Monday, May 12, 2014

HEALTH - Using a Patient’s Own Natural Immune Defense Against Cancer

"New study looks at immunotherapy to treat common cancers" PBS NewsHour 5/11/2014

Excerpt

HARI SREENIVASAN (NewsHour):  There is important news in the fight against cancer.  A study this week says scientists have devised a new approach that represents the blueprint for making immunotherapy available to treat common cancers and to target what is unique about each person’s cancer.

For more, we are joined from Washington by Dr. Steven Rosenberg.  He is the chief of the surgery branch at the National Cancer Institute’s Center for Cancer Research and the senior author of the study.

Thanks so much for joining us.  So, in this experiment, the interesting thing is that there’s not any sort of miracle drug, you’ve found a way to supercharge a patient’s own immune systems to fight a cancer.  How did you do that?

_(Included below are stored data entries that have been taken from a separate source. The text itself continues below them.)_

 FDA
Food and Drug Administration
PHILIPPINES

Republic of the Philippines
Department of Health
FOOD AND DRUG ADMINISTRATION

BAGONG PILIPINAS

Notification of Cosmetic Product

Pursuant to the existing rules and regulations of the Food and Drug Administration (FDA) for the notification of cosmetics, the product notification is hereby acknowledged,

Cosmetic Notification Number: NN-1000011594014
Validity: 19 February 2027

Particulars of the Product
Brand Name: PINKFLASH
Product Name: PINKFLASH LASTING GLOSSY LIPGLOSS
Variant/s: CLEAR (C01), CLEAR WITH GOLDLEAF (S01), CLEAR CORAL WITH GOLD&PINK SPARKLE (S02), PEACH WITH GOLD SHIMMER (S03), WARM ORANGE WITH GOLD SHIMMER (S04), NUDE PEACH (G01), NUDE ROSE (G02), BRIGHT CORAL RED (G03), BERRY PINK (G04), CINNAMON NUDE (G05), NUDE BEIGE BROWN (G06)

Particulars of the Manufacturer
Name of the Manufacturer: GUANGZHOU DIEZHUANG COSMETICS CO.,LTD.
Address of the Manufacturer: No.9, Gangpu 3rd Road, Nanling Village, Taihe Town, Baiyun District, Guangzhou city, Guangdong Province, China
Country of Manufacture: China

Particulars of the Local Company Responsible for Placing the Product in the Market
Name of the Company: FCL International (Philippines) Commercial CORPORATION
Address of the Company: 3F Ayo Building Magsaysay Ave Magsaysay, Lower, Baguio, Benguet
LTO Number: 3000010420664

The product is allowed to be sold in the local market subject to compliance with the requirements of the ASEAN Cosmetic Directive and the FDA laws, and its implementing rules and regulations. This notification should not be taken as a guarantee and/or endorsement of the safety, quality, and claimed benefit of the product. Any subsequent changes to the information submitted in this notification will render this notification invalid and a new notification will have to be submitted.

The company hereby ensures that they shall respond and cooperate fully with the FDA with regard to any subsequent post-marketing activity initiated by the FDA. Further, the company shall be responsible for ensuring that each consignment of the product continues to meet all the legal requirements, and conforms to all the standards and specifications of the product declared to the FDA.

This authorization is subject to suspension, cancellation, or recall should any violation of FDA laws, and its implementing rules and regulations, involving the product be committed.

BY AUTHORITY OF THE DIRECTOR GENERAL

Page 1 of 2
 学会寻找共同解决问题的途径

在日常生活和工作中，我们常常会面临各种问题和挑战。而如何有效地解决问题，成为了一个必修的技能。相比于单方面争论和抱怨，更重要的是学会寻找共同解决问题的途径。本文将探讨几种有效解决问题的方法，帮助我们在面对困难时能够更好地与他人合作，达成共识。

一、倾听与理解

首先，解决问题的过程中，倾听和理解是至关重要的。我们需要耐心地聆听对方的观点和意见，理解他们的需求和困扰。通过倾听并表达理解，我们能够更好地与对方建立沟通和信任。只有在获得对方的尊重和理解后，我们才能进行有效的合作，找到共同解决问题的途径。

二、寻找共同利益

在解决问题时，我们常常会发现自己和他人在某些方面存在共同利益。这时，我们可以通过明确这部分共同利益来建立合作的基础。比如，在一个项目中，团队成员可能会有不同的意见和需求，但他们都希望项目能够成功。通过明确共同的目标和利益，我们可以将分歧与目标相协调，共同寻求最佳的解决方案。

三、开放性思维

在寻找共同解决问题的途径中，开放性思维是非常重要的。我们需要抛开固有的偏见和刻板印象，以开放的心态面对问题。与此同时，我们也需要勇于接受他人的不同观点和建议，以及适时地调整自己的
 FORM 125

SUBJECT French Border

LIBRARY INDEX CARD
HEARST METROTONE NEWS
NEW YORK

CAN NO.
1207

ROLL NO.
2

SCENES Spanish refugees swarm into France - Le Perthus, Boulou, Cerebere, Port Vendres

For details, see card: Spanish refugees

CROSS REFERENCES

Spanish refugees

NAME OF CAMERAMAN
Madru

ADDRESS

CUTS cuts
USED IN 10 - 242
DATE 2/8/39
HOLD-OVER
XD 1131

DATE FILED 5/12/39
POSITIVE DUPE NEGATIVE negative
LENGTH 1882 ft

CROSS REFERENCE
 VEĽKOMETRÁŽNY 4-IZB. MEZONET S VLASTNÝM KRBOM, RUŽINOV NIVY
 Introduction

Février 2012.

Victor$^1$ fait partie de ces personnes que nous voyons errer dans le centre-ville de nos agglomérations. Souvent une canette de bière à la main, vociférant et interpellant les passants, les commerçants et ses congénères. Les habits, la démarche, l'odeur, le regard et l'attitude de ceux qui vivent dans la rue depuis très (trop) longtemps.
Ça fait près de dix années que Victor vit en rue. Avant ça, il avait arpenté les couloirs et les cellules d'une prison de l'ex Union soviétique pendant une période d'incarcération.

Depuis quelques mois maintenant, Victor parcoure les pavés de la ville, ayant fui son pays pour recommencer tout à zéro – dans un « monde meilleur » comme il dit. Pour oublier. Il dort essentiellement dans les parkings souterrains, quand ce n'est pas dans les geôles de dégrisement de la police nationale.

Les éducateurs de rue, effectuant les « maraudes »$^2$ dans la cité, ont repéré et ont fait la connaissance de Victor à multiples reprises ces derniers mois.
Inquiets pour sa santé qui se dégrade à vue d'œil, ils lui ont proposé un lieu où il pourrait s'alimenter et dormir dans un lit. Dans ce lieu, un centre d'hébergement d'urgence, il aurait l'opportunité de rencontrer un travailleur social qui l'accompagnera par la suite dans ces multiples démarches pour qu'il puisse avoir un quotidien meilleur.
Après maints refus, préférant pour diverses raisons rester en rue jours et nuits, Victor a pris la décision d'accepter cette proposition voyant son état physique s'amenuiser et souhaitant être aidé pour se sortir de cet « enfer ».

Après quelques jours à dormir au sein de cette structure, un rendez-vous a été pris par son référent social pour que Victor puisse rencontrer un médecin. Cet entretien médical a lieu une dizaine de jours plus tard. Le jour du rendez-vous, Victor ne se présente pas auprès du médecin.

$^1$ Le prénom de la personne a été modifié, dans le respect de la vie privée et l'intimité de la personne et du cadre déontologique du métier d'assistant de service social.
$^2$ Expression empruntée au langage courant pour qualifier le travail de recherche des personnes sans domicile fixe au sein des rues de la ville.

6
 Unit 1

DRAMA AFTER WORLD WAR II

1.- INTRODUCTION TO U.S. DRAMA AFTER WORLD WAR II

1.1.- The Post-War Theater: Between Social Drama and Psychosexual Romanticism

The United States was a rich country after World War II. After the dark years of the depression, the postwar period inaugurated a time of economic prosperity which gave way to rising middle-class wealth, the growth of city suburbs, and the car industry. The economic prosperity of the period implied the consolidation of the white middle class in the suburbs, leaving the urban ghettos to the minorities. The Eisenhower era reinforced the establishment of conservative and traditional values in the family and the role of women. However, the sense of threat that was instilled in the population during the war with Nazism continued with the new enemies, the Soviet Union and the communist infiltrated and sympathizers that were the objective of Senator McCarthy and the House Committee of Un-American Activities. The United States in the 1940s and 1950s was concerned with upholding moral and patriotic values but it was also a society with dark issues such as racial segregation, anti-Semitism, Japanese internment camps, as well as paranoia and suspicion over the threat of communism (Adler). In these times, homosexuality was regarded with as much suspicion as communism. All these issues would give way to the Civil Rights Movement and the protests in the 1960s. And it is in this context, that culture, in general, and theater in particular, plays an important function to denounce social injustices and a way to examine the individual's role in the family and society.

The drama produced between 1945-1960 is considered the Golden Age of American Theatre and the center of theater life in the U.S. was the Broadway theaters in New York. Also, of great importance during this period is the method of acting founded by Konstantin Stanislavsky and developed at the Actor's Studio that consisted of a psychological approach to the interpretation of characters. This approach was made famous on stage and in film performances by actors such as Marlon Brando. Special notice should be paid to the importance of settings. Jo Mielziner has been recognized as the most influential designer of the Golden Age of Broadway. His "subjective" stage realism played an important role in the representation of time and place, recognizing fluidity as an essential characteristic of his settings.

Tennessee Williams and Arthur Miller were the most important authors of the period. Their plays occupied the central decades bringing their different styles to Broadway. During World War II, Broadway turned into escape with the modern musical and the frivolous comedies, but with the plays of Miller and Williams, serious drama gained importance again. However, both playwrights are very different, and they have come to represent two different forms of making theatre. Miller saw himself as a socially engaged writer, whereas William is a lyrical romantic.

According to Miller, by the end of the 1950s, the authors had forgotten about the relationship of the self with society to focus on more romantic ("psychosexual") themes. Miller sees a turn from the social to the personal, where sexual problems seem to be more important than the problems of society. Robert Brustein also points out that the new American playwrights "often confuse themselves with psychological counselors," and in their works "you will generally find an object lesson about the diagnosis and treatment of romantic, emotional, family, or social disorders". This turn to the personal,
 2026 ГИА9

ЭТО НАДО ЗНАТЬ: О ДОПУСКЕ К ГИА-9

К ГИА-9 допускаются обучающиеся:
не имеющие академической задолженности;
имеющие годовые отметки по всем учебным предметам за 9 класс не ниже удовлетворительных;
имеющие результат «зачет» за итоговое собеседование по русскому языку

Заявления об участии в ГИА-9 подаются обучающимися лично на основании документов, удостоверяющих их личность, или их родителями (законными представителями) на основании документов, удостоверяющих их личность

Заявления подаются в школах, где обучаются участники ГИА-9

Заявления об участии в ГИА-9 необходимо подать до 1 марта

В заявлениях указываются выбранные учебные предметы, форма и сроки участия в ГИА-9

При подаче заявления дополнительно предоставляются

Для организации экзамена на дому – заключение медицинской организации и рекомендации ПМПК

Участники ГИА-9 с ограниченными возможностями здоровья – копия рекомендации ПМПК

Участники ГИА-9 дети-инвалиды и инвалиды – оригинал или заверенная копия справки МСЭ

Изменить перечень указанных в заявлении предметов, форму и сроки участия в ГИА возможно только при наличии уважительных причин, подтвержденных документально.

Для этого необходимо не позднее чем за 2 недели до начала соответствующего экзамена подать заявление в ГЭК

STEVEN ROSENBERG:  This is a way to take advantage of the patient’s own natural immune defense against the cancer.  One of the major issues in all of cancer treatments is finding ways to attack the cancer without also attacking normal cells.  Cancer becomes a cancer because a normal cell accumulates in its DNA a large number of mutations.  That is, changes in the DNA sequence that results in new proteins.

In this paper, we’ve worked out a way to target the exact mutations that result from making a normal cell into a cancer cell.  And so in that sense it’s a very highly specific and highly unique treatment that has to be developed for each individual patient.